After Skopje, I went on a driving vacation. A driving vacation means you are doing just that: driving. I got on a bus at 8:30 in the morning at the bus-train station in downtown Skopje. The drive over the pass was a winter wonderland. Trees laden with snow. This is foreshadowing. Snow looks much better through a bus window or indeed any window, except a windshield when your are behind the steering wheel. When we got to Sofia around 2 PM, I walked to the Sixt office one block south, and got in my rented Skoda.
Google Maps workers live in a walled palace. They have no idea how roads are in the real world.
- They don’t know about weather. The world has Snow! OMG! not like Mountain View. Google maps in Bulgaria made no time allowance for the fact it was snowing heavily on A81 to Montana, when telling me that was the quickest route north to Vidin. My human friends warned me but I don’t check messages while driving. I’m the only one in the Balkans who doesn’t.
- They don’t know about left turns. Google Maps seems to time left turns at about zero, when estimating driving times. This is bad enough in the States, during rush hour. In a town like Sofia, it significantly impacts routing decisions.
- They don’t know about Cyrillic characters. Seriously. And when the voice output comes to a syllable it can’t render, it omits it, leaving not even a speech disfluency. So if map direction algorithm outputs “Turn left on улица хан крум toward несебър стария град,”, the voice says: “Turn left ontoward”.
- They don’t map potholes.
Uber robot cars will be worse. I was thinking on the drive into Bucharest, the next day, how many times I would have been killed if I were in an autonomous vehicle, but realistically, I think, the answer is none.
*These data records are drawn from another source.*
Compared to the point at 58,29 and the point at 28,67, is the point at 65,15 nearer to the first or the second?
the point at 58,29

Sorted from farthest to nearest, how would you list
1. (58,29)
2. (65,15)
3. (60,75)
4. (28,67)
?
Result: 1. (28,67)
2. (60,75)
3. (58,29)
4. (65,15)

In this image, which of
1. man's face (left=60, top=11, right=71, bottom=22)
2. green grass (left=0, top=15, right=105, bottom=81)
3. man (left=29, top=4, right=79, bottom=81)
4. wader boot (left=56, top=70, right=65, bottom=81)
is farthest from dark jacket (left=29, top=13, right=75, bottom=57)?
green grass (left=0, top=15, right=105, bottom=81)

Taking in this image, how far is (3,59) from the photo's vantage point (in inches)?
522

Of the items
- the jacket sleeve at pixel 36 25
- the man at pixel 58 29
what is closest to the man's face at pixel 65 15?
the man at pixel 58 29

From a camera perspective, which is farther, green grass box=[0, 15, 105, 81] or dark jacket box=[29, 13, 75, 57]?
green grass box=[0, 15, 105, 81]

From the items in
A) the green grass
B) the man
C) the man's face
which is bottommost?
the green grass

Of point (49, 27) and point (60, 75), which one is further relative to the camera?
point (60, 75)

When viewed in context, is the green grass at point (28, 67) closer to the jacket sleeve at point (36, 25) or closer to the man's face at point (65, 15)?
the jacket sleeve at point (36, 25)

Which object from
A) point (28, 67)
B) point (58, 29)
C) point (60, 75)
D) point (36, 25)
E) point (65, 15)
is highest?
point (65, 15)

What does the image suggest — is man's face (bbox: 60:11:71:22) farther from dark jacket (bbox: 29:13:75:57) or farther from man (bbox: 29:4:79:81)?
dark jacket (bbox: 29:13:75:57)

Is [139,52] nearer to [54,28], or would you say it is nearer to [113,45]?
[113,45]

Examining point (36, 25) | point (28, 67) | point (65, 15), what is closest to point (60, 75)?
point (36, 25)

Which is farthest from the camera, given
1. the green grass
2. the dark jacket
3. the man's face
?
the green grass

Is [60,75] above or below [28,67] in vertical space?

An autonomous vehicle placed in Bucharest and given a command would put up an alert that said:
“Your request cannot be completed safely at this time.”
and that alert would stay on the screen forever, while the hubcaps and then the wheels and then the trim and the engine were stolen, leaving a robot car indistinguishable from all the other cars in Romania, which is good, because if it stood out, somebody would rob it.
The problem is one of driving style. In California, you assume that the other driver is not paying attention. In Romania, the other drivers are paying attention, and you can count on it. The guy in the cement truck who pulls out into the street without even looking away from his cell phone can be confident that the other people on the street will notice him and swerve. The other drivers might look like they are engaged in fisticuffs or video games or drinking, but by California standards they are as attentive as one must be at the gates of heaven in the Sufi tale. The drivers will honk to say hello to the cement truck. Or to say that time has not stopped. I haven’t figured out honking down in these parts. In India it’s straight up “I’m here, this is your audio cue.” I do that myself on Old La Honda.
So you can plan your left turn out of the gas station with the idea that, even though it’s a dead blind corner, the people whizzing out of it will dodge you with surprising precision. And honk.
The border leaving Romania on the bridge between Giurgiu and Ruse would shame an African failed state. There are a few possible paths through the villages of the surrounding area, but the point at which they all come together is a dirt road which has had a deep stream carved into by the rains, and every 18-wheeler from Tallinn to Trieste is trying to get to Istanbul and they have to Evel Knievel this gorge to do it. Also, Uber cars take note, the Romanian drivers have a lot of hand gestures indicating their precedence, not all of them unfriendly, but your software needs to be able to recognize the glint in their eyes as well as the gang signs.
I did get in trouble at the border. I had not bought a Gas Tax “Vignette”. I did not know that word before, or at least that meaning of that word. I will either get a fine in the mail or I paid a bribe to the border police. Or maybe both. She didn’t give me change for euro 20 the bridge toll. I will see what Sixt has to say, when I turn in the car. If you go driving in Romania, find some way to buy a “Vignette”, even if the kiosk at the incoming border (Calafat) is obviously closed and people are looking at it curiously and driving on. If I ever drive in Romania again I will figure it out. Holy cow, you can buy them online. Learn something new every day.
I should mention, there were human interactions in Romania. I had not seen our friends in Craiova last year, due to lack of time, and this year, I didn’t see my friends in Iasi. But I got to speak in English with Andrei in Craiova, who will be 8 years old next month, and I got to meet Lara in Bucharest, who is four months old. Andrei’s uncle, Cristi, took me to a small museum in a house in Craiova, the morning that I left for Bucharest. This is Museum Week in the schools, and every place was filled with mobs of very young schoolchildren on field trips. That was the only generically touristic thing I did in Romania. Visiting with friends was the goal.
On Wednesday, I drove off to Nessebar, Bulgaria, a Black Sea Resort with a World Heritage Site.